--- Start of Source document ---

From the category archives:

WAHMs

On starting a start up…

by selfmademom on November 20, 2011 · 1 comment

Emily had a great idea for me whenever I get into a writer’s block here: that I should talk about what it’s been like starting a company as a mom, and as… well… just what it’s been like.

It’s a great idea. Every day I’m living and breathing the growth, success and viability of the company I co-founded with Caitlin, 2 Moms Media. What started on a whim has grown to my half of a full-time, flexible job with clients, conference calls, meetings, stress, fun, late nights, early mornings, and most of all, fulfillment.

Luckily, I have the financial backing of my husband to see if this little experiment in being a business owner works. Luckily, I have in Caitlin a terrific business partner and friend who I can’t imagine doing this without. Luckily, my kids have adjusted to my work schedule. I try to do most things during the day when my eldest is at school, and to not miss too many bedtime routines.

But, starting this little (very little) startup hasn’t been all easy peasy. There have been weeks where the mom guilt of years past has reared its ugly head or when I’ve served the kids mac and cheese for the fourth night in a row or I just really needed to take that conference call from the bleachers during the tennis lesson. I have made school pick up. I have missed school pick up and sent my son home exhausted with a friend to buy me another hour of work time.

There are times where I feel that I’m not doing enough for the business. Not enough networking, not enough meetings, not enough WORK.

Still, three years later, it’s the same issues, the same debate, the same feelings. Guess that’s because, at the core, not much has changed. I’m still the same person; I still believe you have to do what makes you happy with your career, your kids, your husband – to the extent that you can afford to and have the ability to do it. In my world, even in my back to part-time working world, motherhood will always be my job #1. Ok, after that last email gets sent in the carpool line.

--- End of Source document ---
--- Start of Given data ---

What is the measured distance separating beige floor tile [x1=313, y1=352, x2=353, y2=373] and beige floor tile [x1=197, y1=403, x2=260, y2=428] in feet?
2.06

--- End of Given data ---

In the post about starting a startup as a mom, what is the name of the company the writer co-founded with Caitlin?

2 Moms Media